Sorry, i'm aware of your work, just didn't make the connection
immediatly. Sorry.
About VOC, That's a very interesting approach, i'd be curious to see
what code using it looks like (how do you use java classes?
introspection api?), sad to see no examples or more than the first page
of the tutorials covering hello world, i guess you have a lot more
working than that :).
Congrats for all the hard work!
On Fri, Apr 29, 2016 at 06:16:47AM +0800, Russell Keith-Magee wrote:
On Thu, Apr 28, 2016 at 5:09 PM, Xavier de Gaye <[email protected]> wrote:
On 04/28/2016 03:01 AM, Russell Keith-Magee wrote:
> (Apologies for the personal repost - I forgot to reply-all on the first
attempt)
>
> Hi Xavier,
>
> Great stuff!
>
> I’ve got a question about your experience integrating with the native
Android platform APIs.
>
> Getting CPython compiled as a native binary library is a huge step, but
my experience has been that bridging between binary libraries and the
Java/Dalvik APIs is a painful process - JNI *exists*, but
> it’s *really* slow, and has some pretty harsh limitations (like the
kernel-imposed JNI reference count limit).
>
> For some applications, this won’t matter - for example, if you’re
treating the android device as a low power server, something that is
terminal only isn’t a problem.

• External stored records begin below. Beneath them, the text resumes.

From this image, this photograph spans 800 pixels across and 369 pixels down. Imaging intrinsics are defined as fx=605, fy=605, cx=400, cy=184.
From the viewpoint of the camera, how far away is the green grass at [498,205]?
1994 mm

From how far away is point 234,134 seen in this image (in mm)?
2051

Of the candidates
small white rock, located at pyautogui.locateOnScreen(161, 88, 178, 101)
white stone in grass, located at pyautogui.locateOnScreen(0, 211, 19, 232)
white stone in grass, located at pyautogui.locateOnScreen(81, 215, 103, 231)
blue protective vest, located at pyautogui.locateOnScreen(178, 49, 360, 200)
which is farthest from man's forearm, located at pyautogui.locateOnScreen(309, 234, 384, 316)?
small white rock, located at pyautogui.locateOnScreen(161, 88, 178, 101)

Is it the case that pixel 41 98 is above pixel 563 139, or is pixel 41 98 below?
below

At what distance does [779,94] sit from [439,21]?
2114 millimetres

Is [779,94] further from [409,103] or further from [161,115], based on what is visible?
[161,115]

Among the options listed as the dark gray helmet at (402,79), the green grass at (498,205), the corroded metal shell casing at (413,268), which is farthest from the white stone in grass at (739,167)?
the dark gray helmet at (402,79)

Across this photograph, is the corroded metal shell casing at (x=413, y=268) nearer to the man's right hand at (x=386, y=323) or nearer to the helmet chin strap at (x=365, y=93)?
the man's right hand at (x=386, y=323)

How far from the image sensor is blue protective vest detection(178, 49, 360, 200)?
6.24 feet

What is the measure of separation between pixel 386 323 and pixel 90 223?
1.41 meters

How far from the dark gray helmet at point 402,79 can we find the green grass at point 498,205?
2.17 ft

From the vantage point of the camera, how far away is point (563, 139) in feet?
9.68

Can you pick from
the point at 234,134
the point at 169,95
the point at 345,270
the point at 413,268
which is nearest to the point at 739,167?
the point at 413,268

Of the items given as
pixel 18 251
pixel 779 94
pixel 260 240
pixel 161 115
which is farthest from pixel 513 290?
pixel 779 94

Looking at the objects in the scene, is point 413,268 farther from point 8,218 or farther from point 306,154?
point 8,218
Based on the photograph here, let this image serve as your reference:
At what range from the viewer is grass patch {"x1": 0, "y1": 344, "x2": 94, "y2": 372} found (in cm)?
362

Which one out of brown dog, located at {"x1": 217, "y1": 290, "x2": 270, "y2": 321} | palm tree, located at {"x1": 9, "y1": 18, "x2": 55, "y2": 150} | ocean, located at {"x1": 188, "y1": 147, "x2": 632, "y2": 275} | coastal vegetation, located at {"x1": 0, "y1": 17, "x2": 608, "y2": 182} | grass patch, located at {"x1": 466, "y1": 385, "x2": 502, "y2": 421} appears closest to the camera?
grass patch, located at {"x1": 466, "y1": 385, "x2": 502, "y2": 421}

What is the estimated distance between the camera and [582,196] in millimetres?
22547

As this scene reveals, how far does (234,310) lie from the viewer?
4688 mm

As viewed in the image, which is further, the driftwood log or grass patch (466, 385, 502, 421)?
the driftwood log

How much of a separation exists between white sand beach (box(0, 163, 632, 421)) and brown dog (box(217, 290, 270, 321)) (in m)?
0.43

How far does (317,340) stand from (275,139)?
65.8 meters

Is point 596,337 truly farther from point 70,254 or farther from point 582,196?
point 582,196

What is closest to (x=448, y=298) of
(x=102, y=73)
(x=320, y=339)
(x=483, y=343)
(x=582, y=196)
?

However, if you want to write a
> native app, then you need to be able to create an Activity, with a View,
put a Button on it, and a Layout, and so on. Have you done any exploration
of the binding to these native APIs?
A first-class citizen java application embeds python using JNI. The
embedded
python accesses the android API by importing and invoking methods of an
android.py module. The android.py module maps those API requests to json
RPC
calls that are sent to another java application so that they may be
processed
and their results returned. This is the design of Scripting Layer for
Android
(SL4A) [1], a languishing project.
Sure. I’m aware of SL4A. It struck me as a neat hack, but not an especially
viable approach in practice - certainly not something suitable for an app
that you’re expecting to use for wide consumer adoption.
IMHO you should define what 'slow' means, slow for a gaming application,
for
tracking the smartphone accelerometer or for a pyephem based application
that
brings the ephemeresis of stars and planets at your finger tip :)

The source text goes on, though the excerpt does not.